March 4, 2008

Arrival in Baghdad

Sending this note while I only have 10 minutes before an Embassy reception.

After a day of training in W. Virginia -- where they taught us how to detect surveillance and avoid getting killed -- I drove back to DC and quickly packed and headed to Dulles. Luckily I was able to use frequent flyer miles to upgrade for the flight to London, where I connected to Amman. Our milair flight on Sunday was cancelled and I was able to do some sightseeing in the ancient Roman city of Jerash just north of Amman (see post below), together with a few State Dept lawyers headed to serve in Baghdad.

The Monday morning flight (or late evening) required us to depart the hotel at 3:15am. We flew out of Marka Military (Jordanian) airport on a C-17. These are much more comfortable than the C-130s that were used to fly around the National War College class eight years ago.

I of course, was carrying too much stuff, but managed to haul everything (a duffle bag, suitcase, carry-on and briefcase), but it was a workout.
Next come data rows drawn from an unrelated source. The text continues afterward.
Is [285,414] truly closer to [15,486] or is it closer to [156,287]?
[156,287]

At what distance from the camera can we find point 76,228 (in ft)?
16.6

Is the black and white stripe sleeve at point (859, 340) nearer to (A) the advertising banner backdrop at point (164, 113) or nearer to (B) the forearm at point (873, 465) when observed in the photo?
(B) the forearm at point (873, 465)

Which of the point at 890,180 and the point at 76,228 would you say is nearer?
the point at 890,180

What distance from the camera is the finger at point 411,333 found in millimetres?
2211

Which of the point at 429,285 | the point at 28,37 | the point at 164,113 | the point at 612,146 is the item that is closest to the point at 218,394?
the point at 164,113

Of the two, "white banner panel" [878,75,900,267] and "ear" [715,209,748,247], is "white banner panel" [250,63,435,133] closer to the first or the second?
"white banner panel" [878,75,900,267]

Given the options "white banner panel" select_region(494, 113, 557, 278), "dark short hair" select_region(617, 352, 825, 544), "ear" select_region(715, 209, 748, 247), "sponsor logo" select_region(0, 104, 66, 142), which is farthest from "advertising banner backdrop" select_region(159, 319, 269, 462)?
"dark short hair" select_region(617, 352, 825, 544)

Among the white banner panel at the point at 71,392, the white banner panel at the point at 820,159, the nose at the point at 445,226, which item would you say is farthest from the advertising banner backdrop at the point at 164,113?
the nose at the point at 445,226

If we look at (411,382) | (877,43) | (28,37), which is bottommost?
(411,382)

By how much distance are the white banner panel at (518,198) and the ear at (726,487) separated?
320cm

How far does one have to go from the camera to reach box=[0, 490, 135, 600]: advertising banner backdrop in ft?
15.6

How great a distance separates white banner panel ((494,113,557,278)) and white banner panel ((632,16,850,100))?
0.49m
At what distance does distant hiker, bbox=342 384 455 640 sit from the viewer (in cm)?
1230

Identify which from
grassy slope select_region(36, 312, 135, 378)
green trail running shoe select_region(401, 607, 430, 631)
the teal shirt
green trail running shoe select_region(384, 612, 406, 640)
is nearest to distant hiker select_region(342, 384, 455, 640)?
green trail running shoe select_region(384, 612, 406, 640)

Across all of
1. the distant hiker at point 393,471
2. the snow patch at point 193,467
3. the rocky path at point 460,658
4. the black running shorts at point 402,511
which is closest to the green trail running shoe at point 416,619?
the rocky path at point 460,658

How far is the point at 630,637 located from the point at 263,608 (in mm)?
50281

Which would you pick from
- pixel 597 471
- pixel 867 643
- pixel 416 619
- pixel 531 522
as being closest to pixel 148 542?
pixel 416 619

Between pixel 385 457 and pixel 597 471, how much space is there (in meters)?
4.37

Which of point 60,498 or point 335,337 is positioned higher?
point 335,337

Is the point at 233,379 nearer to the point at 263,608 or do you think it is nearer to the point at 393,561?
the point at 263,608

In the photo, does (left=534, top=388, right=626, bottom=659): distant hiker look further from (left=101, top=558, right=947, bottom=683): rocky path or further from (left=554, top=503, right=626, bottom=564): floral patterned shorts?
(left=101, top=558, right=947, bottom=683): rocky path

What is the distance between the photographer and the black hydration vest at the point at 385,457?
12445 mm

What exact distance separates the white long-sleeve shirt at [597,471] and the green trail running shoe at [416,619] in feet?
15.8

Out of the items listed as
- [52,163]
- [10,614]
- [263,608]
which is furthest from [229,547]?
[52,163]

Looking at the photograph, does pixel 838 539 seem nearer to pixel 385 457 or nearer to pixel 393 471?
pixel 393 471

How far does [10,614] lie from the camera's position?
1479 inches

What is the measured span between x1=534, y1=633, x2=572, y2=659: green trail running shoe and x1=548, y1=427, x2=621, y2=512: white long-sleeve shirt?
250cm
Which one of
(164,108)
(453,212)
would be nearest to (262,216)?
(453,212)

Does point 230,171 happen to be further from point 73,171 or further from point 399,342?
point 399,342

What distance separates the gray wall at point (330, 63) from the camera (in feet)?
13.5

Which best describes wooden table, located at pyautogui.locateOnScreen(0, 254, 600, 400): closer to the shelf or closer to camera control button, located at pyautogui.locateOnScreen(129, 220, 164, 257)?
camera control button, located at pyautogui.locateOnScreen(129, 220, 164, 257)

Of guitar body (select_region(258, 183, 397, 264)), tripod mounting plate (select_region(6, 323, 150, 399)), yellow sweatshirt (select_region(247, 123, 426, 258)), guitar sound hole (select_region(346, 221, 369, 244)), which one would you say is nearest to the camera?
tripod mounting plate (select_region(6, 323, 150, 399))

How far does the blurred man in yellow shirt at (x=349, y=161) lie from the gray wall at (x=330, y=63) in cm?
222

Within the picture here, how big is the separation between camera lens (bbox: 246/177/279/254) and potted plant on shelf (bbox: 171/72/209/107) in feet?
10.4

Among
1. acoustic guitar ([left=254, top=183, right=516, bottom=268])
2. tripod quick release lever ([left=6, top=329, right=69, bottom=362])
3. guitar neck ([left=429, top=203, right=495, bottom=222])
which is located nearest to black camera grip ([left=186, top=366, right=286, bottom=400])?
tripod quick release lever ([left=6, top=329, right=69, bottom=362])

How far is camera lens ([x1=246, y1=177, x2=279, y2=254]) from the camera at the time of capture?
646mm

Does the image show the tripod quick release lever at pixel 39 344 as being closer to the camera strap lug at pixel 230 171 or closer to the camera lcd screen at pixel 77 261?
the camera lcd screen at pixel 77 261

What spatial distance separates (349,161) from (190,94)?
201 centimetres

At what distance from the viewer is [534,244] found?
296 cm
Fortunately the weather in Amman and BBaghdad was pleasant and has not yet gotten hot. On arrival at Baghdad, there is no organized system for transporting folks to the IZ. You have to first get your PPE (personal protective gear) -- a flak jacket and helmet. With some advice from a veteran, several of us got ourselves booked onto a helo only one hour after landing. Often one has to wait many hours, or even until late evening to take a vehicle, called the Rhino because it looks like one. Another PRT leader took me under his wing and led me to the billeting office, where I got a key to a room as well as sheets (but no towel). They don't give them to transients -- that's folks like me.

Anyway, I got to the PRT (Provincial Reconstruction Team) conference organized by the Embassy around noon. Met the new MNC-I Commanding General (LTG Austin) and his deputies, who had already heard of me from folks in the Pentagon. I listened to the interesting discussion butin my modest wisdom that comes with age, I restrained from even asking a question, since it might seem presumptuous for someone who only arrived four hours earlier.

I'll be here for four or five days before heading to Hilla. At that point I may be able to start the blog (in the meantime, Barbara has been adding e-mails to the blog, to capture everything that's needed for a journal).

Best wishes to you all from Saddam's old Palace.